Environment: M3 MacBook Air

1. Pure Python:
   - Inserting `100,000` vectors took about `0.5`s
   - Doing 100 queries from `100,000` vectors took roughly `0.8`s (`0.008`s per quiry).
   - Doing 1000 queries from `100,000` vectors in batch mode took `1.0`s (`0.001`s or `1 millisecond` per quiry).

2. With FAISS(cpu):
   - Inserting `100,000` vectors took `110`s
   - Doing 100 queries from `100,000` vectors took `0.04`s (`0.0004`s or `0.4 millisecond` per quiry).
   - Doing 1000 queries from `100,000` vectors in batch mode took `0.1`s (`0.0001`s or `0.1 millisecond` per quiry).

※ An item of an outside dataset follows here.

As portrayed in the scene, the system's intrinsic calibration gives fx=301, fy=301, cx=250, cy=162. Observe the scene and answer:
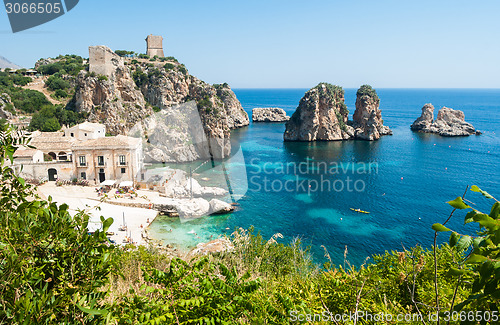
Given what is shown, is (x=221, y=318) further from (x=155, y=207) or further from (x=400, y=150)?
(x=400, y=150)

Environment: Windows PC with CPU Core i7-12700k and old-gen M2 Nvme SSD

1. Pure Python:
   - Inserting `100,000` vectors took about `0.7`s
   - Doing 100 queries from `100,000` vectors took roughly `1.5`s (`0.015`s per quiry).
   - Doing 1000 queries from `100,000` vectors in batch mode took `1.0`s (`0.001`s or `1 millisecond` per quiry).


2. With FAISS(cpu):
   - Inserting `100,000` vectors took `50`s
   - Doing 100 queries from `100,000` vectors took `0.04`s (`0.0004`s or `0.4 millisecond` per quiry).
   - Doing 1000 queries from `100,000` vectors in batch mode took `0.16`s (`0.00016`s or `0.16 millisecond` per quiry).

## FAISS Note

On MacOS, if you use FAISS, please do one of following:

- import `picovdb` before any libraries that use `pytorch` (e.g. `sentence_transformers`, `transformers`, etc) or any packages that use OpenMP.
- set faiss_threads to 1 when initializing PicoVectorDB, e.g. `PicoVectorDB(..., faiss_threads=1)`.
- set env var `PICOVDB_FAISS_THREADS=1` before running your script.

Faiss >=1.10 will segfault on Darwin when using HNSW index with OpenMP multithreading. This is a known issue with FAISS on macOS.

On Windows and Linux, Faiss works fine with other libs that use OpenMP, no special care is needed.